In Erlang, the units of concurrent execution are called processes, even though they do not map to a single operating system process.

In Go, the term goroutine is used for a lightweight thread managed by the Go runtime.

In Python, the term greenlet is used for a lightweight thread managed by the Python runtime.

A task is a more general term that can refer to a unit of work that can be executed concurrently. A task can be a thread, a process, or even a function that is scheduled to run at some point in the future. It’s a pretty generic term for “something that runs concurrently with other things.” Some languages, notably Ada, have a keyword task, so it’s important to keep the theoretical and general definitions separate from that of a specific language.

Exercise: Explain processes, threads, and tasks to a friend, in your own words. Include the differences between kernel threads and user threads.

Thread States

Threads go through various states during their lifecycle. A few of note:

New: The thread is created but not yet started.
Activating: It just started but is still getting initialized before it can run.
Runnable: The thread is ready to run and waiting for CPU time.
Running: The thread is currently executing.
Blocked: The thread is waiting for a resource or lock to become available.
Waiting: The thread is waiting indefinitely for a notification.
Timed Waiting: The thread is waiting for a specified period of time.
Completed: The thread ”code” is done.
Finalizing: The thread is completed but it’s still doing some cleanup before it can terminate.
Terminated: The thread has fully completed its execution.

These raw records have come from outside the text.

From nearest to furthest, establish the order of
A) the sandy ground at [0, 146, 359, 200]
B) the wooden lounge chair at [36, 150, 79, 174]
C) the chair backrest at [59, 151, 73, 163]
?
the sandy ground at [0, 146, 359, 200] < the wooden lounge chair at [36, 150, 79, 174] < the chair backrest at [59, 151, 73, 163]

Some thread models have only very few states. Some may have all of these. Some may even have more. Things are so different from language to language, and from environment to environment. Some of the fundamental ideas are common across environments, though. Here’s a simple sketch, not tied to any particular programming language:

Exercise: Do a web search for Java thread state images. Note how anyone can post anything to the web and you may find some serious differences between images. Next, find official Java documentation and compare it to the images you found. Did any of the images get things exactly right? Were any comically off?

Thread Synchronization

When multiple threads are running concurrently, they often need to notify each other about...well anything, really (such as the thread started, finished, is waiting, will be sleeping, has a problem or that the other thread needs to wait, continue, or stop), and often need to coordinate their actions to avoid conflicts, which is a nice way of having the threads say “hey let’s not completely step all over each other destroying the integrity of shared mutual data”.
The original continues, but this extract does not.